The ghost of Saddam Hussein lingers somewhere amidst the ruins of East Berlin’s former Iraqi embassy in Pankow. The story of the building is kind of amazing: Sometime around the cataclysmic events of the German reunification and the first Gulf War, the entire embassy staff was ordered to leave the country – most likely because of its previous activities, which included such niceties as hiding explosives and plotting assassinations in the West.
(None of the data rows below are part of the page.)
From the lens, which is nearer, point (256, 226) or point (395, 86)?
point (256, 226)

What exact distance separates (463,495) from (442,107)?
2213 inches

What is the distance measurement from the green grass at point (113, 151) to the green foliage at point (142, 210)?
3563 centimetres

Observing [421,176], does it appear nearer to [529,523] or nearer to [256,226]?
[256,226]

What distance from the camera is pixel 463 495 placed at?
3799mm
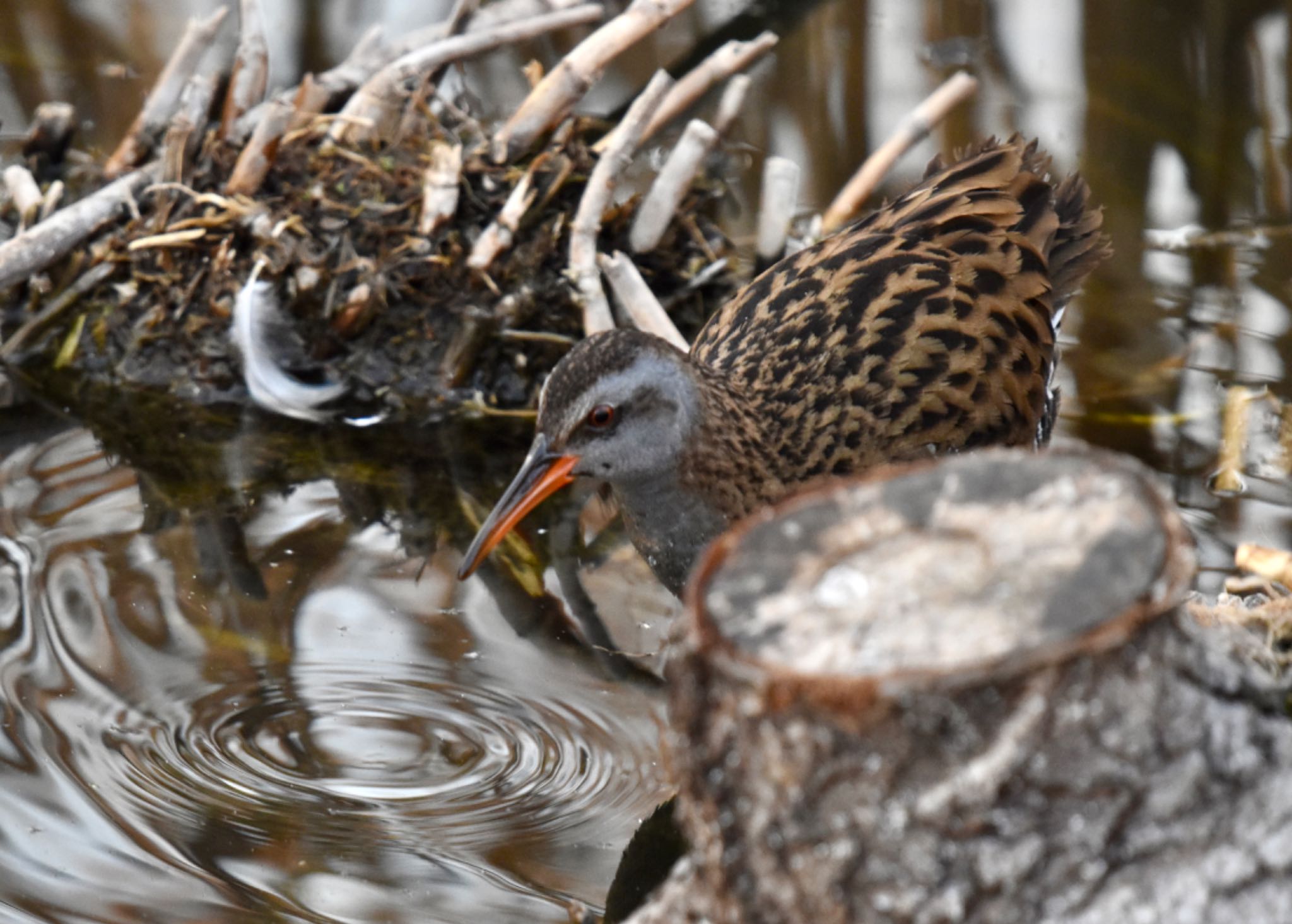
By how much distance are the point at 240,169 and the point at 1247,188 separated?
13.1 ft

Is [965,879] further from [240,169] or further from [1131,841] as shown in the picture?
[240,169]

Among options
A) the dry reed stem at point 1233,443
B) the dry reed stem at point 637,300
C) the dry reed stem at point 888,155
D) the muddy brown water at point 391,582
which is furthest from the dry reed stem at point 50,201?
the dry reed stem at point 1233,443

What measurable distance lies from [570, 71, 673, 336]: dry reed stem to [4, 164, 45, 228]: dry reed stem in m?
1.84

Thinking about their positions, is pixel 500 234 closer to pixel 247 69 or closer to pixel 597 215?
pixel 597 215

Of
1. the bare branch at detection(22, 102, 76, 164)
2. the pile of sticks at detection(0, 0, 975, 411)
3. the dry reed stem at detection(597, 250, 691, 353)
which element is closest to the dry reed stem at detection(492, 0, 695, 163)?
the pile of sticks at detection(0, 0, 975, 411)

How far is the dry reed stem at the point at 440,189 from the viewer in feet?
16.3

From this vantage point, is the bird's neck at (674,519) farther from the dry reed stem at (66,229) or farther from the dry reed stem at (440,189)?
the dry reed stem at (66,229)

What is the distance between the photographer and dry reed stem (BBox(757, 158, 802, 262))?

Since the building lost the protection of the German government in 1991, it became the target of many scavenger hunters and now certainly looks the part: Books in Arabic lettering are strewn across the floor, much of the furniture has been moved outside looters left no object unturned. It is virtually impossible to find anything among the ruins of the grey concrete structure that has not been destroyed, set on fire or smashed against the wall. Anika and I had hoped to discover some of the materials mentioned in the aforelinked New York Times articles:
Propaganda materials litter the building’s spacious interior. A filthy red cloth banner lies in the corner of one room entangled in the cord of a broken telephone. On it is written in gold paint, ”Long Live the Arabic Baath Party and the German Democratic Republic’s Communal Fight Against Israeli Colonialism and Imperialism.”
Alas, we were roughly 20 years late to the party.
Curiously, the Iraqi government of yore had managed to sign a contract with the notoriously poor East German government, granting them unlimited possession of the property. If I can rely on my rather limited knowledge of international law, this means we spent the afternoon on Iraqi territory.